Texte retenu:
══════════

Potsdam, Novembre 1750.

 

 

Quoique vous paraissiez m’avoir entièrement oublié, je ne puis croire que vous m’ayez effacé de votre cœur ; vous êtes toujours dans le mien. Vous devez être un peu consolé d’avoir été remplacé par un homme tel que d’Arnaud. La manière dont il s’acquittait, à Paris, de la commission dont il était honoré, devait servir à vous faire regretter ; et la manière dont il s’est conduit ici a achevé de le faire connaître. Je ne me repens point du bien que je lui ai fait, mais j’en suis bien honteux. S’il n’avait été qu’ingrat envers moi, je ne vous en parlerais pas ; je le laisserais dans la foule de ses semblables ; mais je suis obligé de vous apprendre que par sa mauvaise conduite il vient de forcer le roi à le chasser. Ses égarement ont commencé par la folie, et ont fini par la scélératesse.

══════════

Données ci-dessous:
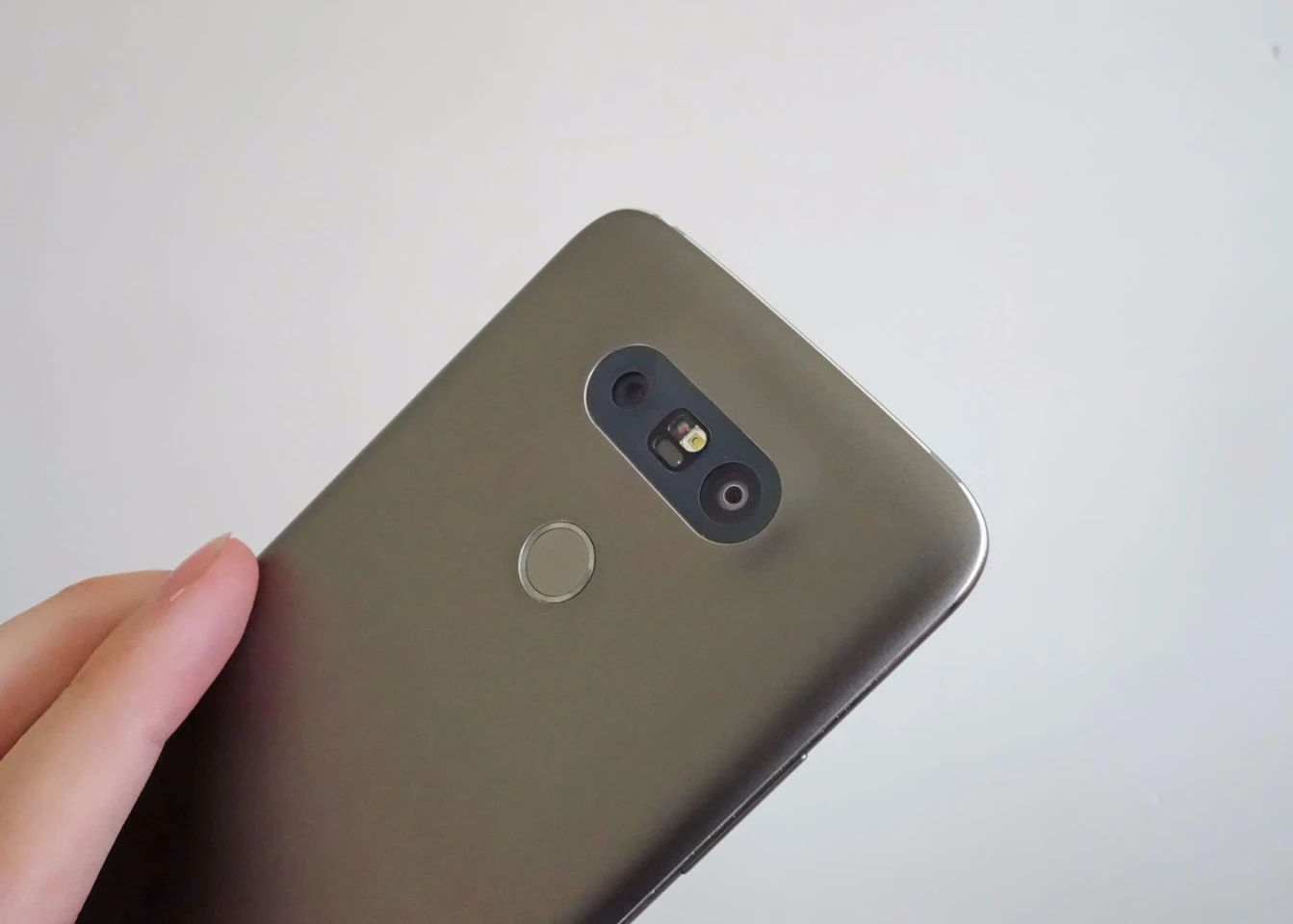 The phone offers two lenses with 78-degree and 135-degree angles for fitting more or less in your shot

══════════

Consignes:
1 > Selon la lettre de Potsdam, par quoi les égarements de d'Arnaud ont-ils commencé, et par quoi ont-ils fini ?
2 > Résumez s'il vous plaît sous forme de liste le paragraphe de la lettre de Potsdam qui commence par « Quoique vous paraissiez », en conservant ses faits principaux.
3 > Traduisez en anglais cette phrase de la lettre de Potsdam : « Je ne me repens point du bien que je lui ai fait, mais j’en suis bien honteux. »

Réponses par tâche:
1 > Ils ont commencé par la folie et ont fini par la scélératesse.

2 >
- Malgré l'apparent oubli du destinataire, l'auteur de la lettre le garde toujours dans son cœur.
- Le destinataire a été remplacé par d'Arnaud. La conduite de celui-ci à Paris, puis sur place, l'a fait connaître.
- L'auteur de la lettre ne se repent pas du bien fait à d'Arnaud, mais il en a honte.
- D'Arnaud ne s'est pas contenté d'être ingrat : par sa mauvaise conduite, il a forcé le roi à le chasser.
- Ses égarements ont commencé par la folie et ont fini par la scélératesse.

3 > I do not at all regret the good I did him, but I am deeply ashamed of it.